Dans la bourgade voisine du chantier, Cem est attiré par une femme aux cheveux roux qui joue dans une troupe de théâtre. Un soir, à l’insu de son maître, le jeune Cem se rend au « Théâtre des Légendes Edifiantes », où se produit la femme dont il est éperdument amoureux. Là, il découvre l’histoire de Rostam et Sohrâb, tirée du « Livre des Rois » iranien, où dans un combat mortel, un père tue sans le savoir son fils.  Elle fait écho à celle d’Œdipe. Ce même soir, le jeune Cem fera l’amour avec la femme aux cheveux roux. 

Un jour, Cem renverse sur Mahmut un seau de terre par maladresse.
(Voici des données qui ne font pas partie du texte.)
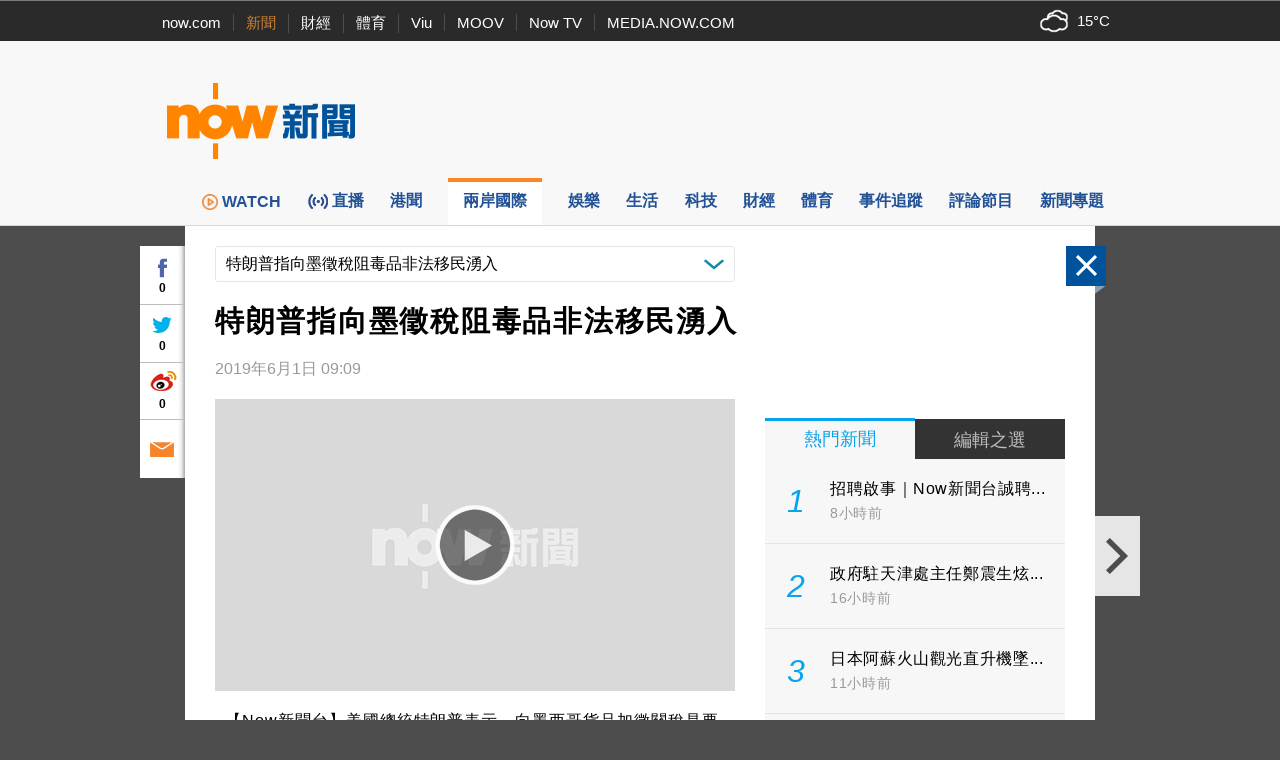

--- FILE ---
content_type: text/html; charset=utf-8
request_url: https://www.google.com/recaptcha/api2/aframe
body_size: 152
content:
<!DOCTYPE HTML><html><head><meta http-equiv="content-type" content="text/html; charset=UTF-8"></head><body><script nonce="g0Xjqf00Dfkf9dkC5dqmkg">/** Anti-fraud and anti-abuse applications only. See google.com/recaptcha */ try{var clients={'sodar':'https://pagead2.googlesyndication.com/pagead/sodar?'};window.addEventListener("message",function(a){try{if(a.source===window.parent){var b=JSON.parse(a.data);var c=clients[b['id']];if(c){var d=document.createElement('img');d.src=c+b['params']+'&rc='+(localStorage.getItem("rc::a")?sessionStorage.getItem("rc::b"):"");window.document.body.appendChild(d);sessionStorage.setItem("rc::e",parseInt(sessionStorage.getItem("rc::e")||0)+1);localStorage.setItem("rc::h",'1769010731985');}}}catch(b){}});window.parent.postMessage("_grecaptcha_ready", "*");}catch(b){}</script></body></html>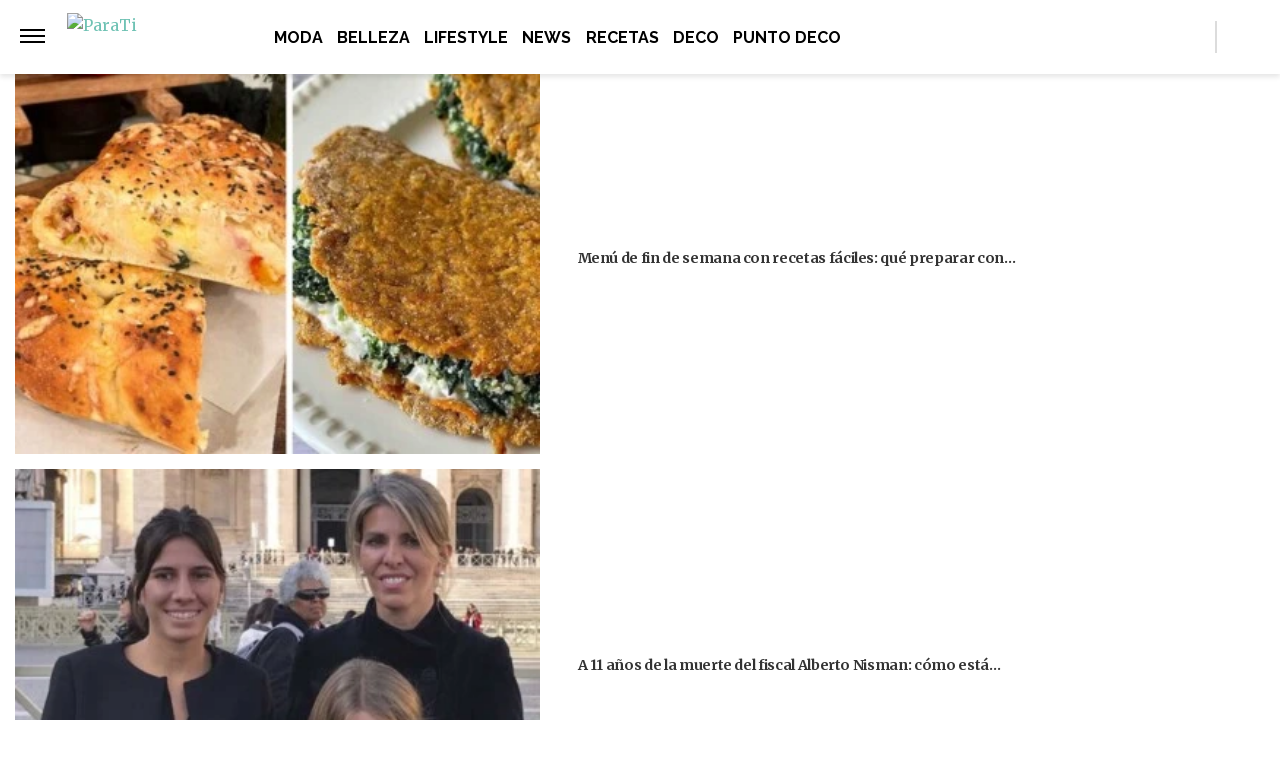

--- FILE ---
content_type: text/vtt
request_url: https://cdn.jwplayer.com/strips/gQCxf9lS-120.vtt
body_size: -219
content:
WEBVTT

00:00.000 --> 00:02.000
gQCxf9lS-120.jpg#xywh=0,0,120,213

00:02.000 --> 00:04.000
gQCxf9lS-120.jpg#xywh=120,0,120,213

00:04.000 --> 00:06.000
gQCxf9lS-120.jpg#xywh=240,0,120,213

00:06.000 --> 00:08.000
gQCxf9lS-120.jpg#xywh=360,0,120,213

00:08.000 --> 00:10.000
gQCxf9lS-120.jpg#xywh=0,213,120,213

00:10.000 --> 00:12.000
gQCxf9lS-120.jpg#xywh=120,213,120,213

00:12.000 --> 00:15.137
gQCxf9lS-120.jpg#xywh=240,213,120,213



--- FILE ---
content_type: text/plain; charset=UTF-8
request_url: https://at.teads.tv/fpc?analytics_tag_id=PUB_16511&tfpvi=&gdpr_status=22&gdpr_reason=220&gdpr_consent=&ccpa_consent=&shared_ids=&sv=d656f4a&
body_size: 56
content:
NTE0MDliNjQtOGEwNy00NzY3LWJmYmQtNjU2ZjJjNGU1NTkyIzktNg==

--- FILE ---
content_type: application/javascript; charset=utf-8
request_url: https://fundingchoicesmessages.google.com/f/AGSKWxVQiSaReYOchgVlnskF5JNoe8kK1ff2nO7zd2jS89p56tXbjiMpiMGmTgeiMljlnC4SpYTF8F7HiNj2buJ1ty0BM_--4AVMN053tPp7ruFuTycxfomJnp5Fgu1L7is0qtxZxgG34PCBC5sTvyoZuHnI9CwHd1zVGQ3U-uKMq_UOglJnI56mYALMt-Zh/_/slideshow/ads./ad_delivery?_ads_iframe.?ad_type=_700_200_
body_size: -1290
content:
window['884c7d63-b702-4fdc-a452-9db250db82f8'] = true;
Paniqué, l’adolescent s’enfui, regagnant en toute hâte Istanbul et laissant le puisatier sans secours. 

Je ne divulguerais volontairement que le début de ce livre aux abords étrangement lent et dérangeant (comment peut-on laisser une personne pour morte ?) Un livre dont le rythme s’emballe pour se transformer en thriller lorsque la femme aux cheveux roux réapparaît. 

Il s’agit d’un roman initiatique qui explore le thème de la culpabilité et du lien père-fils, pour ce faire, l’auteur convoque les mythes grecs et iraniens. Ainsi nous découvrons une histoire où la vie déjoue la volonté des hommes et où les femmes sont l’instrument du destin, à l’image des tragédies antiques. Orhan Pamuk y dresse aussile portrait d’une Turquie coincée entre l’occident et l’orient, soumise à la lutte entre la modernité et les traditions, entre la religion et la laïcité. Il  s’interroge à multiple reprise sur notre rapport à l’image et à la transmission orale, sur la pensée qui peut s’exprimer parfois par le biais des mots et d’autres fois par celui des images,  sur les civilisations qui transmettent par les textes, celles qui utilisent des représentations théâtrales et celles qui ont recours à la peinture.

En outre, grâce à ce livre, nous sommes témoins des transformations dues à l’expansion immobilière tentaculaire qui a défiguré la capitale turque. En effet, sous nos yeux, Istanbul s’étend sans relâche, la campagne se bétonne, les puisatiers sont remplacés par de puissantes foreuses épuisant les nappes phréatiques. 

Ce fut une lecture qui m’a séduite en douceur par son genre flirtant parfois avec le conte, par son écriture pointilleuse empreinte de poésie. Je recommande donc cette histoire affirmant que nul n’échappe à son destin.